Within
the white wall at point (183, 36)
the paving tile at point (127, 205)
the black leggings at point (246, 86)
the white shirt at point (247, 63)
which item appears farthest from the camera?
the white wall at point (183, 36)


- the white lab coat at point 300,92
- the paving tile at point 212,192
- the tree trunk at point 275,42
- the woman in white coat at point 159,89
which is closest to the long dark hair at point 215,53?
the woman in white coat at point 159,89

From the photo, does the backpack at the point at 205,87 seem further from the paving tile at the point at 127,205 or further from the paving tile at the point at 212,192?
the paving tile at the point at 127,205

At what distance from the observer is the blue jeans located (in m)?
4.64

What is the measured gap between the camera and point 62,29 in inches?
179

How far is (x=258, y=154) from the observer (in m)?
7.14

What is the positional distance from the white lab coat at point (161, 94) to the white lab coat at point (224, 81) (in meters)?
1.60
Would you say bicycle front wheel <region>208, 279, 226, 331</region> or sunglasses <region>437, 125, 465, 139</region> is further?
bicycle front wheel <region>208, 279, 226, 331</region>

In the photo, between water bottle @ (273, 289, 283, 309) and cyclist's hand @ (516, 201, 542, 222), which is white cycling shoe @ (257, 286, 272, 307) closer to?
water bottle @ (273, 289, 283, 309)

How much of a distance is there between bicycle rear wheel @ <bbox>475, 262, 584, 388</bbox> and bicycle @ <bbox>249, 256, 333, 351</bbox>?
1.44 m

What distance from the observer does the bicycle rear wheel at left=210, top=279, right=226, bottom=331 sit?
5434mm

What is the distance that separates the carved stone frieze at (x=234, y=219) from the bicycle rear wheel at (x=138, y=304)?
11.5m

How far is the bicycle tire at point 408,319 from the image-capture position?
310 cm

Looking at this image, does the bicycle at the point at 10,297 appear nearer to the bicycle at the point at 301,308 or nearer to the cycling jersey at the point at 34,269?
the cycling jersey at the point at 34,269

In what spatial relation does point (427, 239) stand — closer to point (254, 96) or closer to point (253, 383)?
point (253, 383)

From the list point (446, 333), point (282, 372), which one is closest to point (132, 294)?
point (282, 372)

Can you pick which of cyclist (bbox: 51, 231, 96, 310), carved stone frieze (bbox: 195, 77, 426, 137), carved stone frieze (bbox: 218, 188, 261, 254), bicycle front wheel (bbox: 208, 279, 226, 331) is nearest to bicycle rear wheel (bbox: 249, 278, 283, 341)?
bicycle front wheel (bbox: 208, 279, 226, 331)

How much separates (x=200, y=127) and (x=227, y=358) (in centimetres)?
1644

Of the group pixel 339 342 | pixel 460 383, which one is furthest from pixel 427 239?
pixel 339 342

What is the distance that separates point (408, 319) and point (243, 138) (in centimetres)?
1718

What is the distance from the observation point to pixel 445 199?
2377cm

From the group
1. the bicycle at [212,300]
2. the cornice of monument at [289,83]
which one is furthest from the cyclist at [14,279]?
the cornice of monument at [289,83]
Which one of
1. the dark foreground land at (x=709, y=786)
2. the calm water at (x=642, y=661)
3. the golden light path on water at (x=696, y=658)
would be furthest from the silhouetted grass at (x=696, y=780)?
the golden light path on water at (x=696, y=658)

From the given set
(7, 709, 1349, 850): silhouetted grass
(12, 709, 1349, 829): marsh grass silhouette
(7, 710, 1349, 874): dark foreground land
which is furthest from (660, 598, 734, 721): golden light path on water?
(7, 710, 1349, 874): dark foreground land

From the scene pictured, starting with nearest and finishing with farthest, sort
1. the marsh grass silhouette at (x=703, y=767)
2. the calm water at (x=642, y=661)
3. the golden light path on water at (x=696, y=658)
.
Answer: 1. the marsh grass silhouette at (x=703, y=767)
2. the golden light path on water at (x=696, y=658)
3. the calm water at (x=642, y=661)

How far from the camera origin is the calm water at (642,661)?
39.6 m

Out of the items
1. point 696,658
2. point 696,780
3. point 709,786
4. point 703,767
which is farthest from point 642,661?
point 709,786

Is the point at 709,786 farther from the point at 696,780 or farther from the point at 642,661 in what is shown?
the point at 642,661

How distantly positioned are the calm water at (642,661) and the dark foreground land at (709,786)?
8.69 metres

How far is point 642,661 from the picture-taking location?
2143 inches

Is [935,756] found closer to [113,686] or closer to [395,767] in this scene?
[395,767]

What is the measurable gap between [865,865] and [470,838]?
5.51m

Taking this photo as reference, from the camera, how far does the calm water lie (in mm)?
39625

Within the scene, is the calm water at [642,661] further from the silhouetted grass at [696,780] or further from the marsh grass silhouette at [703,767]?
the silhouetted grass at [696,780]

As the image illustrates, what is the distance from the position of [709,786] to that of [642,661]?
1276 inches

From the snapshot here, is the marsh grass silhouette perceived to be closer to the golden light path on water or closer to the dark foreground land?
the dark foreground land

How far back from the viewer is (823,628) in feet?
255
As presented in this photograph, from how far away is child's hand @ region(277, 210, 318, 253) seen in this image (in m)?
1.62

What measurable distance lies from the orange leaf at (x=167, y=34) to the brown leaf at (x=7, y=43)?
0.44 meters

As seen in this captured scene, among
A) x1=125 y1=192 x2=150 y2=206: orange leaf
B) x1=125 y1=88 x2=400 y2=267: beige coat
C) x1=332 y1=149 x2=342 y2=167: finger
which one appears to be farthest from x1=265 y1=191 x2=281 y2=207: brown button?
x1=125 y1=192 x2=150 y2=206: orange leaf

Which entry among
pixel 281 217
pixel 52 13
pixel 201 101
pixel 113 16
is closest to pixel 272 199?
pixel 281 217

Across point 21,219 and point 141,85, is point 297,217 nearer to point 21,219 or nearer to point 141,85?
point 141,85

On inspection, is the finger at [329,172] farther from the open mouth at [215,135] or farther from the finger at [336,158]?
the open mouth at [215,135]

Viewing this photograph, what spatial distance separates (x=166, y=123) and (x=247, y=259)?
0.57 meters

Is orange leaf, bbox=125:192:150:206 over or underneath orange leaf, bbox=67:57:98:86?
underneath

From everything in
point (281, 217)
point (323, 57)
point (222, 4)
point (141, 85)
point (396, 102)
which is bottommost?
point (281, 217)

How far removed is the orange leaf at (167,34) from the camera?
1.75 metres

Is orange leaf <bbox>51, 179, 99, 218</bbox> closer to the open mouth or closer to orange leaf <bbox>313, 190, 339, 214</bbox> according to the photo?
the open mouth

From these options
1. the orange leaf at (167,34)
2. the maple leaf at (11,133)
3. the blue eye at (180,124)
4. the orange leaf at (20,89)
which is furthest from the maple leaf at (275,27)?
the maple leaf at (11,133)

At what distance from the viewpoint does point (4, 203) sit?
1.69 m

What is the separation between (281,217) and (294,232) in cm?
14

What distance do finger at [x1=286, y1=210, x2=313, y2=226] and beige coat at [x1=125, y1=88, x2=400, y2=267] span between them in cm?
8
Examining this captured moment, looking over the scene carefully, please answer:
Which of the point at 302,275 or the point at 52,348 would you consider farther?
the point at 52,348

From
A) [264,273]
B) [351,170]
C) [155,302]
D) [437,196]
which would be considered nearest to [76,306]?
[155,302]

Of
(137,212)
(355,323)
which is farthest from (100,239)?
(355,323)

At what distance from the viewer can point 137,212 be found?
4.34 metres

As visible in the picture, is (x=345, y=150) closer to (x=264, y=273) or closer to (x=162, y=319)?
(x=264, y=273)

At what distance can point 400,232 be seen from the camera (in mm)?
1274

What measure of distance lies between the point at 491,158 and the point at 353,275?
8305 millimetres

- - - -

Print all of the data above verbatim, leaving every line unchanged.

Within
the white wall at point (183, 36)
the paving tile at point (127, 205)
the black leggings at point (246, 86)
the white shirt at point (247, 63)
which item appears farthest from the camera?
the white wall at point (183, 36)


- the white lab coat at point 300,92
- the paving tile at point 212,192
- the tree trunk at point 275,42
- the woman in white coat at point 159,89
which is closest to the long dark hair at point 215,53?
the woman in white coat at point 159,89

From the photo, does the backpack at the point at 205,87 seem further from the paving tile at the point at 127,205 or further from the paving tile at the point at 212,192?
the paving tile at the point at 127,205

At what distance from the observer is the blue jeans located (in m)?
4.64

What is the measured gap between the camera and point 62,29 in inches?
179

How far is (x=258, y=154) from the observer (in m)?
7.14

What is the positional distance from the white lab coat at point (161, 94) to the white lab coat at point (224, 81) (in meters)?
1.60
Would you say bicycle front wheel <region>208, 279, 226, 331</region> or sunglasses <region>437, 125, 465, 139</region> is further?
bicycle front wheel <region>208, 279, 226, 331</region>

In the photo, between water bottle @ (273, 289, 283, 309) and cyclist's hand @ (516, 201, 542, 222), which is white cycling shoe @ (257, 286, 272, 307) closer to?
water bottle @ (273, 289, 283, 309)

How much of a distance is there between bicycle rear wheel @ <bbox>475, 262, 584, 388</bbox> and bicycle @ <bbox>249, 256, 333, 351</bbox>?
1.44 m

What distance from the observer does the bicycle rear wheel at left=210, top=279, right=226, bottom=331 sit?
5434mm

What is the distance that separates the carved stone frieze at (x=234, y=219) from the bicycle rear wheel at (x=138, y=304)?
11.5m

How far is the bicycle tire at point 408,319 from the image-capture position?
310 cm

Looking at this image, does the bicycle at the point at 10,297 appear nearer to the bicycle at the point at 301,308 or nearer to the cycling jersey at the point at 34,269?
the cycling jersey at the point at 34,269

In what spatial relation does point (427, 239) stand — closer to point (254, 96) or closer to point (253, 383)?
point (253, 383)

From the list point (446, 333), point (282, 372), which one is closest to point (132, 294)?
point (282, 372)

Can you pick which of cyclist (bbox: 51, 231, 96, 310), carved stone frieze (bbox: 195, 77, 426, 137), carved stone frieze (bbox: 218, 188, 261, 254), bicycle front wheel (bbox: 208, 279, 226, 331) is nearest to bicycle rear wheel (bbox: 249, 278, 283, 341)?
bicycle front wheel (bbox: 208, 279, 226, 331)

How much separates (x=200, y=127) and (x=227, y=358) (in centimetres)?
1644

Of the group pixel 339 342 | pixel 460 383, which one is furthest from pixel 427 239?
pixel 339 342

What is the distance that separates point (408, 319) and point (243, 138) (in centimetres)?
1718

What is the distance from the observation point to pixel 445 199?
2377cm

From the group
1. the bicycle at [212,300]
2. the cornice of monument at [289,83]
which one is furthest from the cyclist at [14,279]?
the cornice of monument at [289,83]
Which one of
1. the dark foreground land at (x=709, y=786)
2. the calm water at (x=642, y=661)
3. the golden light path on water at (x=696, y=658)
would be furthest from the silhouetted grass at (x=696, y=780)?
the golden light path on water at (x=696, y=658)

From the given set
(7, 709, 1349, 850): silhouetted grass
(12, 709, 1349, 829): marsh grass silhouette
(7, 710, 1349, 874): dark foreground land
which is furthest from (660, 598, 734, 721): golden light path on water?
(7, 710, 1349, 874): dark foreground land

From the scene pictured, starting with nearest and finishing with farthest, sort
1. the marsh grass silhouette at (x=703, y=767)
2. the calm water at (x=642, y=661)
3. the golden light path on water at (x=696, y=658)
.
Answer: 1. the marsh grass silhouette at (x=703, y=767)
2. the golden light path on water at (x=696, y=658)
3. the calm water at (x=642, y=661)

How far from the camera origin is the calm water at (642,661)?
39.6 m

Out of the items
1. point 696,658
2. point 696,780
3. point 709,786
4. point 703,767
which is farthest from point 642,661?
point 709,786

Is the point at 709,786 farther from the point at 696,780 or farther from the point at 642,661 in what is shown?
the point at 642,661

How distantly positioned are the calm water at (642,661) and the dark foreground land at (709,786)?
8.69 metres

How far is point 642,661 from the picture-taking location?
2143 inches

Is [935,756] found closer to [113,686] or closer to [395,767] in this scene?
[395,767]

What is the measurable gap between [865,865] and [470,838]?
5.51m

Taking this photo as reference, from the camera, how far does the calm water lie (in mm)?
39625

Within the scene, is the calm water at [642,661] further from the silhouetted grass at [696,780] or further from the marsh grass silhouette at [703,767]?
the silhouetted grass at [696,780]

As the image illustrates, what is the distance from the position of [709,786] to that of [642,661]?
1276 inches

From the snapshot here, is the marsh grass silhouette perceived to be closer to the golden light path on water or closer to the dark foreground land?
the dark foreground land

How far back from the viewer is (823,628) in feet?
255
As presented in this photograph, from how far away is child's hand @ region(277, 210, 318, 253) seen in this image (in m)?
1.62

What measurable distance lies from the orange leaf at (x=167, y=34) to the brown leaf at (x=7, y=43)?
0.44 meters

As seen in this captured scene, among
A) x1=125 y1=192 x2=150 y2=206: orange leaf
B) x1=125 y1=88 x2=400 y2=267: beige coat
C) x1=332 y1=149 x2=342 y2=167: finger
which one appears to be farthest from x1=265 y1=191 x2=281 y2=207: brown button?
x1=125 y1=192 x2=150 y2=206: orange leaf

Which entry among
pixel 281 217
pixel 52 13
pixel 201 101
pixel 113 16
is closest to pixel 272 199?
pixel 281 217

Across point 21,219 and point 141,85, is point 297,217 nearer to point 21,219 or nearer to point 141,85?
point 141,85

On inspection, is the finger at [329,172] farther from the open mouth at [215,135] or farther from the finger at [336,158]?
the open mouth at [215,135]

Viewing this photograph, what spatial distance separates (x=166, y=123) and (x=247, y=259)?
0.57 meters

Is orange leaf, bbox=125:192:150:206 over or underneath orange leaf, bbox=67:57:98:86?
underneath

From everything in
point (281, 217)
point (323, 57)
point (222, 4)
point (141, 85)
point (396, 102)
which is bottommost?
point (281, 217)

How far removed is the orange leaf at (167,34) from the camera?
1.75 metres

Is orange leaf <bbox>51, 179, 99, 218</bbox> closer to the open mouth or closer to orange leaf <bbox>313, 190, 339, 214</bbox> according to the photo?
the open mouth

From these options
1. the orange leaf at (167,34)
2. the maple leaf at (11,133)
3. the blue eye at (180,124)
4. the orange leaf at (20,89)
which is furthest from the maple leaf at (275,27)?
the maple leaf at (11,133)

At what distance from the viewpoint does point (4, 203) sit?
1.69 m

What is the separation between (281,217) and (294,232) in cm?
14

What distance do finger at [x1=286, y1=210, x2=313, y2=226] and beige coat at [x1=125, y1=88, x2=400, y2=267] span between them in cm?
8
Examining this captured moment, looking over the scene carefully, please answer:
Which of the point at 302,275 or the point at 52,348 would you consider farther?
the point at 52,348

From
A) [264,273]
B) [351,170]
C) [155,302]
D) [437,196]
which would be considered nearest to [76,306]?
[155,302]

Of
(137,212)
(355,323)
which is farthest from (100,239)?
(355,323)

At what distance from the viewer can point 137,212 be found?
4.34 metres

As visible in the picture, is (x=345, y=150) closer to (x=264, y=273) or closer to (x=162, y=319)?
(x=264, y=273)

At what distance can point 400,232 be seen from the camera (in mm)?
1274

What measure of distance lies between the point at 491,158 and the point at 353,275?
8305 millimetres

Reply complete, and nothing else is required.